Ron Paul rallies for Internet freedom during Super Tuesday speech
Addressing a crowd of supporters as Super Tuesday voting wrapped up in North Dakota, presidential hopeful and Texas Congressman Ron Paul told an audience in Fargo that while the rest of America is slowly joining sides with his crusade for liberty, legislation continuously threatens freedom in the United States. Aside from laws like the National Defense Authorization Act provisions that allow for the indefinite detention of Americans, Paul pleaded with supporters to make sure that as the federal government goes after personal rights, voters let lawmakers know they need to leave their Internet alone.
Super Tuesday results were not on par with what Paul had hoped for, but speaking as voters were still hitting polling places in ten states across the US, the congressman insisted that the ideas he is campaigning on continue to catch on with more and more Americans. Addressing a packed room in Fargo, ND on Tuesday, Paul prefaced a speech by insisting, “The cause of liberty is on a roll, let me tell you that.”
“This country is ready and raring, and tonight, we're going to send a very loud message to the rest of the country. And as I've said so many times, the American people are way ahead of Washington,” cheered Paul. “Washington is sound asleep, we're on the right track — so make sure they hear our message all the way in DC!” he added.
The candidate used his brief address to discuss issues that have been trademarks of his campaign thus far. In Fargo he harped on abolishing the Federal Reserve, withdrawing US troops from foreign wars and decreasing the size of the US government. Speaking only hours after the FBI reported that they infiltrated the LulzSec hacking collective, however, Paul said that the country’s open Internet is just as at risk of being ravaged as the rest of the rights that are guaranteed in the US Constitution yet continuously threatened.
Comparing his policies with those preferred by the other Republican Party frontrunners, Paul said that “the rest of the candidates support the status quo.” He added that foreign policies never change and neither do monetary policies. Most importantly, however, was how the mainstream GOP has refused to take a stance against protecting the liberties of American’s, including their online rights.
“There's no challenge to the Federal Reserve system,” said Paul, adding, “And most of all, there's no —no desire to protect personal liberty, personal privacy, protect us from the intrusiveness of the federal government, to protect your right to use — to use the Internet.”

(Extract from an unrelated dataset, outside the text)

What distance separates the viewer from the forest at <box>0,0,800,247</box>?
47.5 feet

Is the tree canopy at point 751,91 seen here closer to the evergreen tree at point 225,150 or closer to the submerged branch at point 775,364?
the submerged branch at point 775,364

Paul added that legislation such as the Patriot Act has let the government “invade our premises and our houses and invade our Internet, our emails and whatever they want to look at without a proper search warrant.” This, declared the congressman, is “Something the founders explicitly fought a revolution on and put in the Fourth Amendment, the right of privacy.”
Citing what online restrictions could do to his ethos of ending an erosion on personal liberty, Paul added, “How are we gonna spread our message without the Internet?” In response to his question, supporters answered the congressman with both applause and laughter.
Although Paul has failed to project to a first-place win in any states that have voted so far in primaries, he has consistently come out on top in studies that show that web surfers search out his name more often than Romney, Santorum or Gingrich. Google Insights recently reported that in 2012 so far, Paul continues to persevere in search results if nothing else. For the candidate, that comes as enough of a reason to continue his campaign that has been largely fueled by Internet support, but he warned the Fargo crowd that they might not always be able to use the Web as they wish.
Paul said that as Americans must continue to fight for their rights, they have already proven that online campaigns caused a major congressional upset only earlier this year. Speaking to supporters on Super Tuesday, Paul cited the defeat of the Stop Online Piracy Act, or SOPA, as proof enough that a substantial number of Americans are not just concerned about the government infringing on their personal rights, but are willing to take to the Web to protest.
“As frustrating as it might get at times, we do have victories. We've had one here recently, in the last month or so, because there was a bill floating around, Stop Online Piracy Act. And this was an effort for the federal government to take over and control the Internet,” said Paul.
“But a lot of people like you got word of it and sent a message. And Washington, even though it had majority votes in both the House and the Senate, once they heard from the people, they withdrew those bills, they took 'em off and they are no longer pushing through the Congress. But--so the people have to be heard!”
Although the SOPA law eventually died on Capitol Hill, Paul was the first House Republican to publicize his criticism with the act. He addressed it during a televised GOP debate earlier this year, offering condemnation that contrasts largely with what rival and former Pennsylvania Senator Rick Santorum had to say.
“The Internet is not a free zone where anybody can do anything they want,” said Santorum, while at the same time saying he opposed SOPA in its then-current incarnation.
Paul also rallied on Tuesday against the National Defense Authorization Act for Fiscal Year 2012, or the NDAA. The congressman attacked President Barack Obama for granting himself the power to indefinitely hold Americans without trial and argued, “It's your life, you should do with—what your life what you want,” said Paul. “People shouldn't tell you how to run your life, as long as you don't hurt other people.”